Pendeta John Fawcett juga menjadi sedih sambil mengatakan: “Saya juga tidak
kuat!” Segala barang-barang diturunkan dan mereka kembali masuk ke rumah.
Dalam satu khotbahnya John
Fawcett memperkenalkan syair ini kepada jemaatnya, kemudian diterbitkan dalam
kumpulan syairnya sebanyak 166 buah. Fawcett melayani di jemaat yang terdiri
dari orang-orang sederhana itu selama lima puluh tahun lebih. Ia terkenal
sebagai pendeta yang pandai berkhotbah. Pada tahun 1777 ia membuka sekolah
pendeta. Pada tahun 1793 ia diminta menjadi pimpinan sekolah pendeta di
Bristol, Inggris, tetapi permintaan itu ditepisnya. Ia menulis cukup banyak
buku mengenai berbagai segi kehidupan kristiani yang sangat digemari pembaca.
Sebagai penghargaan atas
pengabdiannya dan buah-buah pikirannya, pada tahun 1811 Brown University di
Amerika Serikat menganugerahkan Doktor Kehormatan kepadanya. Namun demikian ia
tetap melayani di tengah jemaat sederhana itu sampai ia meninggal tahun 1817
karena serangan otak. Sungguh, kehidupan dan pelayanan John Fawcett ini adalah suatu
contoh pengabdian kerohanian yang menepiskan ambisi dan kemapanan hidup.
Pengarang lagunya, Hans Georg
Nageli, lahir tahun 1773 di Zurich, Swiss. Ia seorang penerbit musik dan
menjadi ketua lembaga untuk pengembangan musik di Swiss. Ia diakui sebagai
seorang perintis pendidikan musik.
Nyanyian ini judul aslinya Blest Be the Tie That Binds, yang
kemudian diterjemahkan oleh Yamuger menjadi “Alangkah Indahnya” (KJ 448).

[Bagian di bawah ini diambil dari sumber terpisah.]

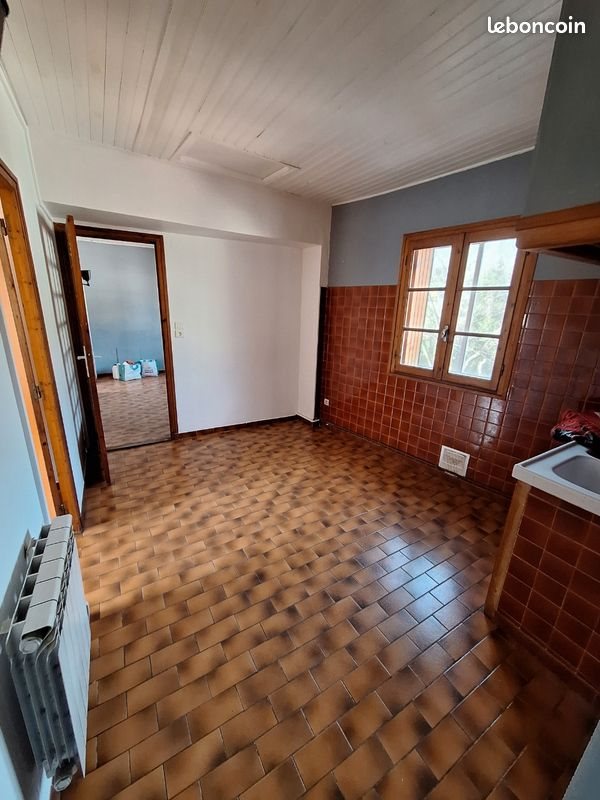 Appartement à vendre, 54m², Arles-sur-Tech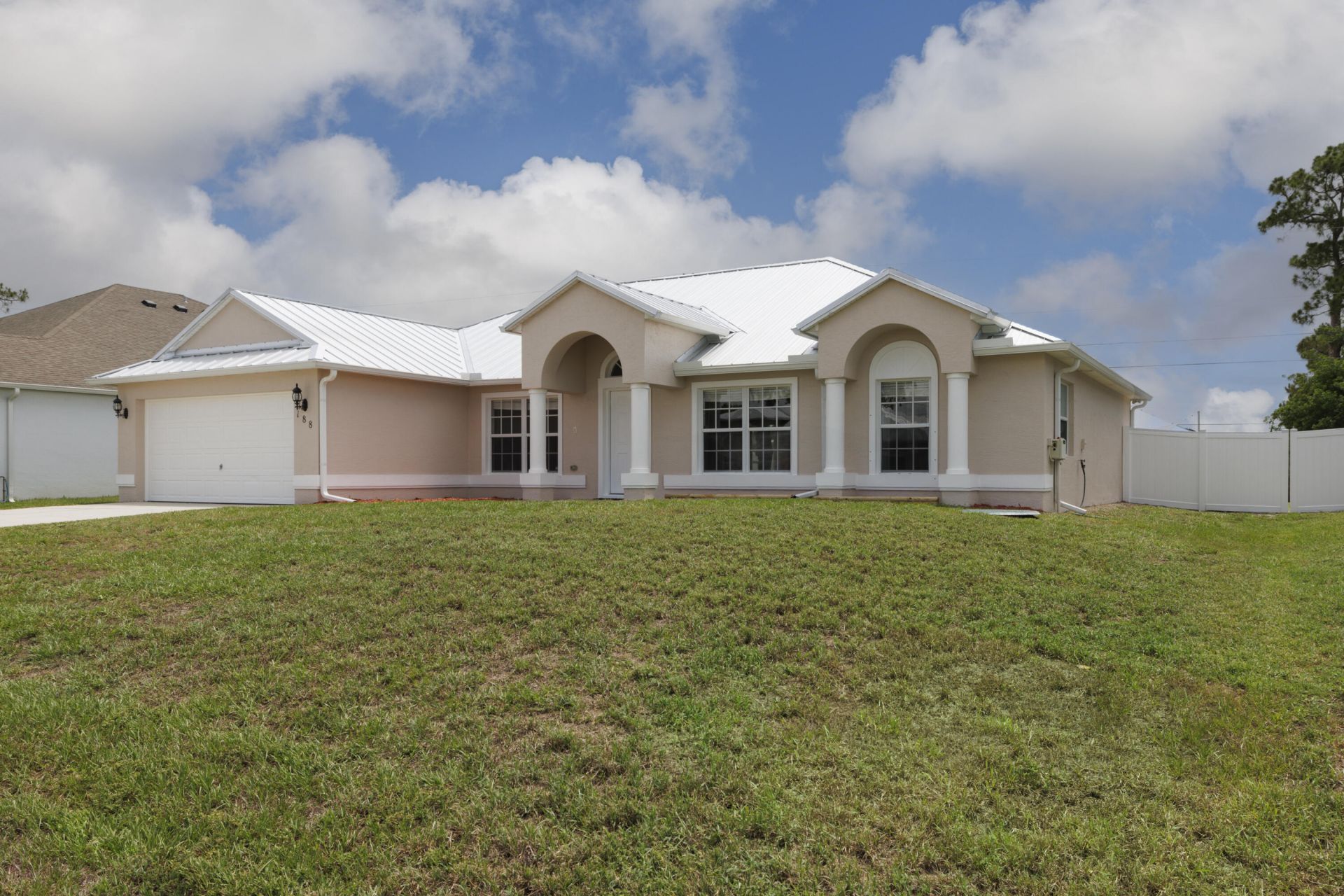 188 SW Klee Circle, Port Saint Lucie, FL 34953 Photo
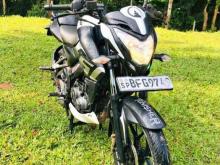 Bajaj Bajaj 2018 Motorbike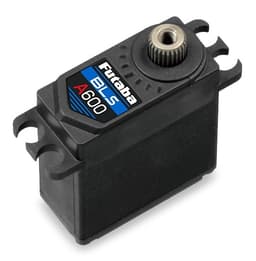 Futaba BLS-A600 Digital Mini Servo 6.7kg/0.09sek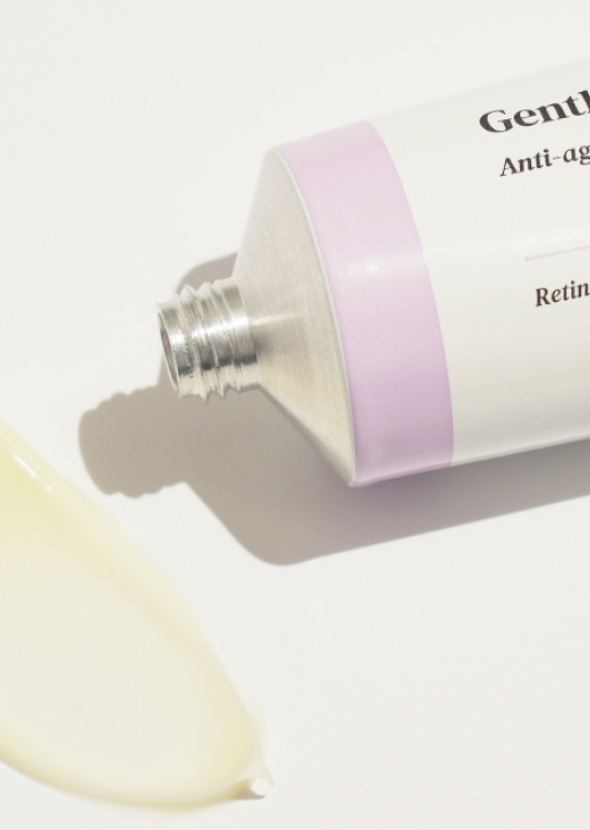 [4PM]Gentle Retinol Cera Cream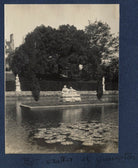 'Garsington' NPG Ax141522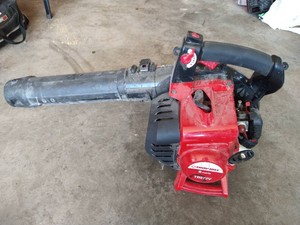 Troy-Bilt TB272V 2-Cycle Leaf Blower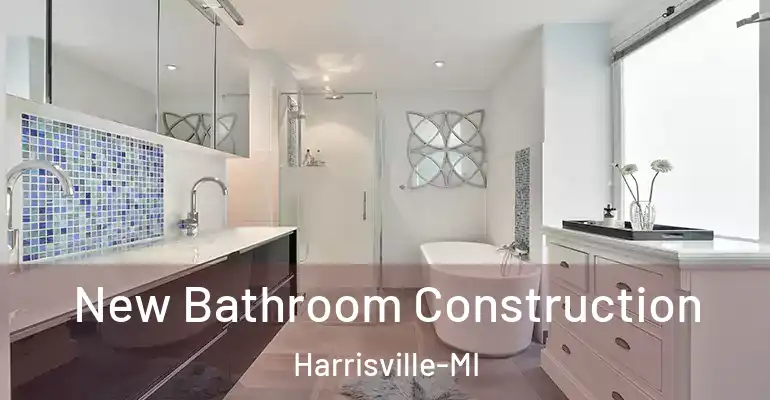 inner Bathroom imggen New Bathroom Construction Harrisville-MI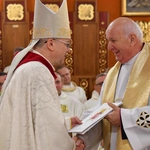 Jubileusze, odznaczenia i nominacje kapłańskie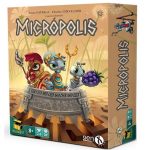 Micropolis Caja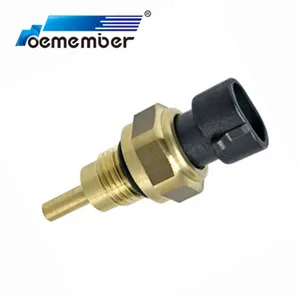 Q21-1010 Q211010 Truck Temperature Sensor Truck Water Temperature Sensor for Peterbilt for Kenworth thumbnail-1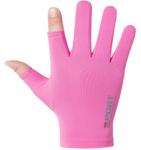 2 Finger Sun Protection Fishing Gloves With Non Slip Palm Outdoor Summer Ice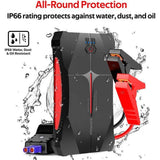 Promate Auto Battery Accessories Promate 800A/12V Car Jump Starter with 10000mAh Power Bank - SparkTank-10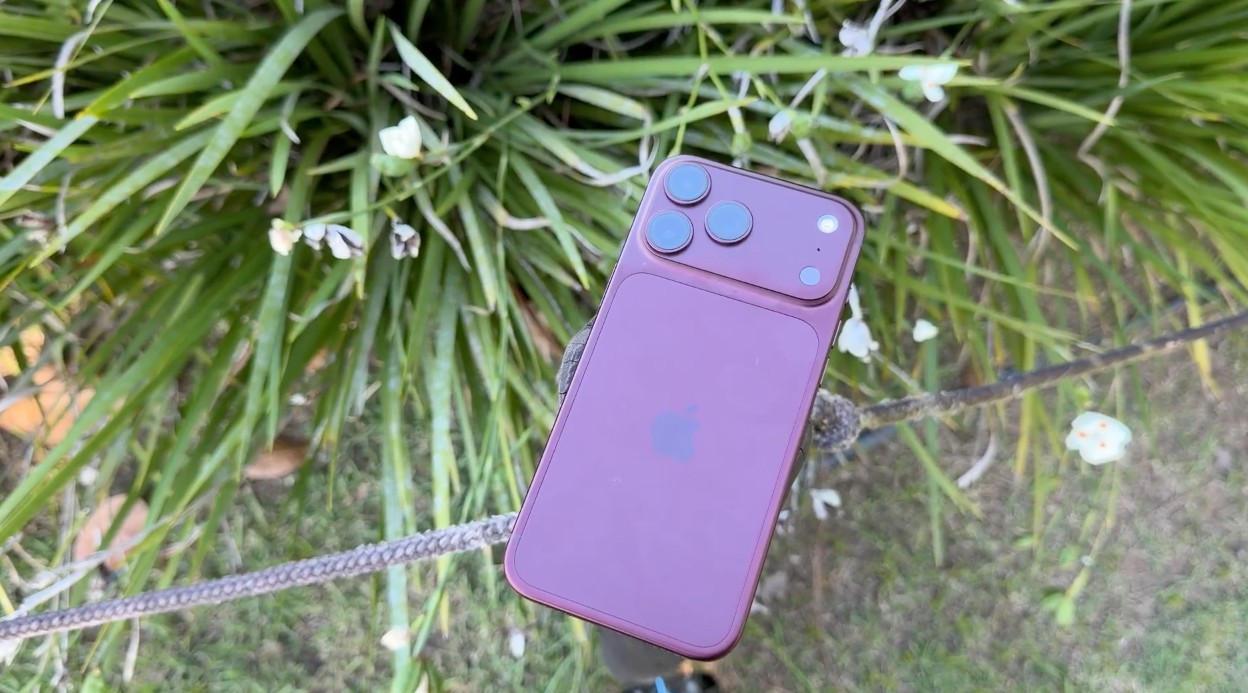 Golpe do iPhone 18 barato: lojas falsas em português roubam dados e cartão, alerta Kaspersky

Kisah dari lagu
ini begitu indah, dimana ada begitu banyak orang mencari “keuntungan” dari
persekutuan, Fawcett malah mengorbankan “keuntungan pribadinya” semata bagi
banyak orang (jemaat).
Fawcett menaruh kesetiaan pada
persekutuannya, kita pun diajak untuk setia di dalam persekutuan dimana Tuhan
menaruh kita. Sebagaimana Allah, yang memanggil kamu kepada persekutuan dengan
Anak-Nya Yesus Kristus, Tuhan kita adalah setia (1 Korintus 1:9)
Semoga kita pun dapat melihat
teladan yang baik ini di dalam Persukutuan dimana kita terlibat di dalamnya.
Selamat Bersekutu di dalam Tuhan!
Ibrani
10:24-25
‘24Dan marilah kita saling
memperhatikan supaya kita saling mendorong dalam kasih dan pekerjaan baik.
25Janganlah kita menjauhkan diri dari pertemuan-pertemuan ibadah kita, seperti
dibiasakan oleh beberapa orang, tetapi marilah kita menasihati,dan semakin
giat, melakukannya menjelang hari Tuhan yang mendekat.